Aus dem Vollen schöpfen

Hintergrund | Stefanie Bruckbauer | 24.02.2019 | |  Archiv

Kunden erfolgreich anzusprechen wird immer schwieriger. Sich in einer Konsumwelt, die geprägt ist von Informationsflut und Me-too-Produkten, mit klassischer Werbung von der Konkurrenz abzuheben funktioniert nicht mehr so gut wie früher. Welche Vorteile in dieser Situation speziell stationäre Händler haben, wie sie diese ausspielen können und warum sie sich dabei ein Beispiel an der katholischen Kirche nehmen sollten, habe ich mir - angeregt durch einen Fachbeitrag - überlegt.

(Bild: stefane/ pixelio.de)
▬▬▬▬▬▬▬▬▬▬
Anhand der Angaben |
(1) An welcher Institution sollten sich stationäre Händler laut dem Text über Kundenansprache ein Beispiel nehmen?
(2) Führen Sie den Text über die Kundenansprache im stationären Handel fort.
▬▬▬▬▬▬▬▬▬▬
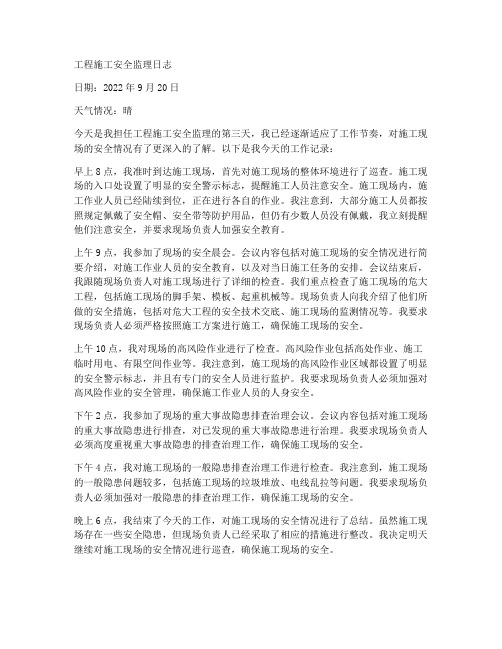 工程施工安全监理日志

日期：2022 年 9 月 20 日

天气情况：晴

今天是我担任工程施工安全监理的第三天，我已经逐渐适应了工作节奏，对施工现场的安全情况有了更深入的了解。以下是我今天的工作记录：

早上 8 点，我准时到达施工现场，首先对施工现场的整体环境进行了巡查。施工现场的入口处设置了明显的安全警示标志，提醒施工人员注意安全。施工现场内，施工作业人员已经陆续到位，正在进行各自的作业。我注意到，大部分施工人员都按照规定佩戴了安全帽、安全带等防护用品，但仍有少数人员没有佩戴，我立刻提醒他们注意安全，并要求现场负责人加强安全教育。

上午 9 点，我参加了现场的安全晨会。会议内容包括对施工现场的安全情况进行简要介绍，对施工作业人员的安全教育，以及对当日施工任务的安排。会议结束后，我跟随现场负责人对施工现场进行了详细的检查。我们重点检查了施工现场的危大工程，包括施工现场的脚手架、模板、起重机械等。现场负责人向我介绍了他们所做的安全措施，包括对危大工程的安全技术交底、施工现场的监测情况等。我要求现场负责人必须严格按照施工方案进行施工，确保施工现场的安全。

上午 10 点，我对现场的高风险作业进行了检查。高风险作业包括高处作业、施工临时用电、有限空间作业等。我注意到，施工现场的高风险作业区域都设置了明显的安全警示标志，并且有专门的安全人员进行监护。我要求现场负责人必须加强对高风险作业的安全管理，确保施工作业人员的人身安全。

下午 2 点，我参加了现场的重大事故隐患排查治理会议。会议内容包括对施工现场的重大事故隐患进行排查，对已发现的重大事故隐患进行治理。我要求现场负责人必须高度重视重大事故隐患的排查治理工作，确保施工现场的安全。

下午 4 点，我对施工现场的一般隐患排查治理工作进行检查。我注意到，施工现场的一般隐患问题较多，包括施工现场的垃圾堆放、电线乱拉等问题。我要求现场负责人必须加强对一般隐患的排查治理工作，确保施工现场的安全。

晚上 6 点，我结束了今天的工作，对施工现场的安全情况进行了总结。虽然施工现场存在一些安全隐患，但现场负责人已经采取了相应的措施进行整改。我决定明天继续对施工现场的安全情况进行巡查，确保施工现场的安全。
▬▬▬▬▬▬▬▬▬▬
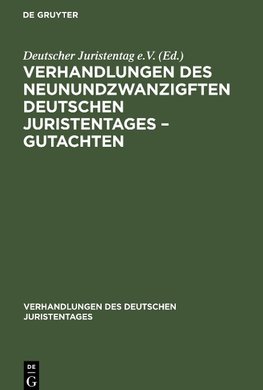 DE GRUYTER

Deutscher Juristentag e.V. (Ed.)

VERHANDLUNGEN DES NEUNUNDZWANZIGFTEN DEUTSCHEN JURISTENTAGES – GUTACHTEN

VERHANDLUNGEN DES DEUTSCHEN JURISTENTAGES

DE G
▬▬▬▬▬▬▬▬▬▬
Antworten der Reihe nach |
(1) An der katholischen Kirche.

(2)
Unlängst bin ich über einen Beitrag mit dem Titel: „Noch nie war die Botschaft so wertlos wie heute“ gestolpert. Das hat mein Interesse schlagartig geweckt. Der Autor stellte fest: Die Menge an Werbebotschaften, mit denen wir täglich konfrontiert werden, steigt unaufhörlich. In gleichem Maß sinkt die Aufmerksamkeit. Die Aufmerksamkeit ist demnach also eines der größten Probleme, mit dem Marketing heute zu kämpfen hat. Forscher sprechen von Werbeblindheit. Soll heißen: Der Verbraucher sieht nicht mehr hin. Bzw.: er sieht zwar hin, nimmt aber nichts wahr.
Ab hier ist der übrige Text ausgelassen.